2025年2月11日火曜日

 

第8回 第8変奏曲から第15変奏曲まで


1 第3グループ






(1)第8変奏曲


【譜例1】第8変奏曲
 







 この変奏曲ではじめてバッハは2段鍵盤のためと限定した。第2グループの第5変奏曲が順次進行主体のエチュード的な華やかさを持っていたのに対して、これは分散和音系の音型を主体とした、快活な楽想の変奏曲。どの鍵盤をどちらの手で弾くかは演奏者次第である。

 9小節から徐々に上下鍵盤で両手が交叉し始め、13小節目では左右が入れ替わり、また元に戻ると言う2段鍵盤ならではのユーモラスなシーンが登場する。この交叉が展開部的な役割の箇所でまた登場する。

 

【譜例2】
 




 


 3小節目の右手二つめの16分音符がヘンレ新版、新バッハ全集、ウィーン原典版ではホになっている【譜例2参照】。シュミート版、同修正版、ヘンレ旧版ではニである【譜例1参照】。

 この変更について、ウィーン原典版の注釈では、「上段:第2音はホ音ではなくニ音、第4小節を参照のこと」とよくわからないことが書いてある。

 恐らく第4小節はVの和声、とすると第3小節目はVIの和声だからホ音が正しいとのことか。和声の流れから見ると、ホ音が正しいようにも思えるが、オリジナルのニ音をわざわざ違うホ音にする必要があるのだろうか。

 末尾にフェルマータがある。



(2)第9変奏曲


【譜例3】第9変奏曲
 






 第9変奏曲は3度のカノン。第6変奏曲同様密集系で、緻密に組み合わせられたソプラノとアルトの声部の温和で落ち着いた性格は、むしろ弦楽器の柔らかい音色の方が相応しいようにも感じさせる。

 バスが原型を留めないほど自由に変奏され、バス主題は一体どこに行ったのだろうか、とも思うが、バッハの時代では低音主題の変形はごく普通の作曲技法でもあった。第3変奏曲同様1小節に主題2小節分進行する。

 シュミート修正版で後半12、13小節にバッハは装飾音を加えている。もちろん、ヘンレ旧版含め全ての版で採用されているので譜例は省略する。

 末尾名残りフェルマータはない。

= 指示 1 =
本文について、次の問いに答えてください。
(a) 第8変奏曲でバッハが初めて限定したのは、何のための曲であることか。
(b) 第8変奏曲で左右の手が入れ替わるのは何小節目か。
(c) 第9変奏曲は何度のカノンか。
= 指示 2 =
本文で名前が挙げられている楽譜の版をすべて列挙してください。
= 指示 3 =
本文の「第9変奏曲は3度のカノン。第」から「末尾名残りフェルマータはない。」までを、両端を含めてそのまま書き写してください。
次の項目は本文とは関係がありません。

= 提供資料 =
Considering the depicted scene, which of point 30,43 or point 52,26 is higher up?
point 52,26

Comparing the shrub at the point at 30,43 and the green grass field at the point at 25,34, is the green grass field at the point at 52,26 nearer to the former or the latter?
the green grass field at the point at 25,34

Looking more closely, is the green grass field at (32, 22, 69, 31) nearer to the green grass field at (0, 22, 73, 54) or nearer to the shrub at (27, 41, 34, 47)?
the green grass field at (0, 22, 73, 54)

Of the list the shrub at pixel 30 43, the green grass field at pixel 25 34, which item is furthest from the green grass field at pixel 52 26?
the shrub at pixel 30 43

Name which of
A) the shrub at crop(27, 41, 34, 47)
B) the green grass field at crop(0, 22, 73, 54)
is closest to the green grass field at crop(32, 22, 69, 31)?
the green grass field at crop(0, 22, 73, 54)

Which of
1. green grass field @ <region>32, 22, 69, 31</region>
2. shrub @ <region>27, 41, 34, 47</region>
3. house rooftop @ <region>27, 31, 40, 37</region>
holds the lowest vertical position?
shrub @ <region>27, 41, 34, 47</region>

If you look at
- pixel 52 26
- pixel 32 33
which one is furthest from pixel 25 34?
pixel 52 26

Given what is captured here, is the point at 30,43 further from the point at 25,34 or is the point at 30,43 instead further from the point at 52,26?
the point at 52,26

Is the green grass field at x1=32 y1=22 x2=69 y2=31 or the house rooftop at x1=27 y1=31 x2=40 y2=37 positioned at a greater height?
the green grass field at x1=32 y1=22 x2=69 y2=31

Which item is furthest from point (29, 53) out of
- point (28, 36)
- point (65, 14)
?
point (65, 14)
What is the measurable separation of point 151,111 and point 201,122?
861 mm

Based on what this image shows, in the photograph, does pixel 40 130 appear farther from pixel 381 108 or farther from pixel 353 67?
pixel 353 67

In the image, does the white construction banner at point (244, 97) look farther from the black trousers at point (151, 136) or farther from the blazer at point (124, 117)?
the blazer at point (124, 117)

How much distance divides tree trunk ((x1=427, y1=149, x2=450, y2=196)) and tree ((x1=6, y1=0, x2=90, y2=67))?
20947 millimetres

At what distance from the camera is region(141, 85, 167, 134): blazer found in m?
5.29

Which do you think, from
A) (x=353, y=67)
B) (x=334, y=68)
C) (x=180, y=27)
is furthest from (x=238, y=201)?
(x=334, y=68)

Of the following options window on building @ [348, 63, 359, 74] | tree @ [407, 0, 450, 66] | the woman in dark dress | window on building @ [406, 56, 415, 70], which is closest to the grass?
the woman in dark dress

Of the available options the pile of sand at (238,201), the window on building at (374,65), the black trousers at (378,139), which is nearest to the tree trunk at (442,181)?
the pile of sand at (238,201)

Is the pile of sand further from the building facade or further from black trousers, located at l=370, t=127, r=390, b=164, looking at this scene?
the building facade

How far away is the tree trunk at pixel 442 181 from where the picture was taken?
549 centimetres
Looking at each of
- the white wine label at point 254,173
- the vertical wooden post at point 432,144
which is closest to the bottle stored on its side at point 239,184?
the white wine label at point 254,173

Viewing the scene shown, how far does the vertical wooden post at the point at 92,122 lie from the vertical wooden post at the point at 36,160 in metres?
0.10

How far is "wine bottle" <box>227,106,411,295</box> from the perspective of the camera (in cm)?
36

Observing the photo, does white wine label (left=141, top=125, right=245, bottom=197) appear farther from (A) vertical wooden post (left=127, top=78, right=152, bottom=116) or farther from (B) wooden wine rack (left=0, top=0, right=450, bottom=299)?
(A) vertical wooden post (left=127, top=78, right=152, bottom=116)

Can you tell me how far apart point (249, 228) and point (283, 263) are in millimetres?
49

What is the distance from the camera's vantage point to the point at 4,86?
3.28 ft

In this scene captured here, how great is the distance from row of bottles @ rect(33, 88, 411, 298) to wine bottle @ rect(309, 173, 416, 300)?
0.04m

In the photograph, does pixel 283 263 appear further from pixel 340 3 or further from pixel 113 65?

= 正解 1 =
(a) 2段鍵盤のための曲であること
(b) 13小節目
(c) 3度

= 正解 2 =
ヘンレ新版、新バッハ全集、ウィーン原典版、シュミート版、シュミート修正版、ヘンレ旧版

= 正解 3 =
第9変奏曲は3度のカノン。第6変奏曲同様密集系で、緻密に組み合わせられたソプラノとアルトの声部の温和で落ち着いた性格は、むしろ弦楽器の柔らかい音色の方が相応しいようにも感じさせる。

 バスが原型を留めないほど自由に変奏され、バス主題は一体どこに行ったのだろうか、とも思うが、バッハの時代では低音主題の変形はごく普通の作曲技法でもあった。第3変奏曲同様1小節に主題2小節分進行する。

 シュミート修正版で後半12、13小節にバッハは装飾音を加えている。もちろん、ヘンレ旧版含め全ての版で採用されているので譜例は省略する。

 末尾名残りフェルマータはない。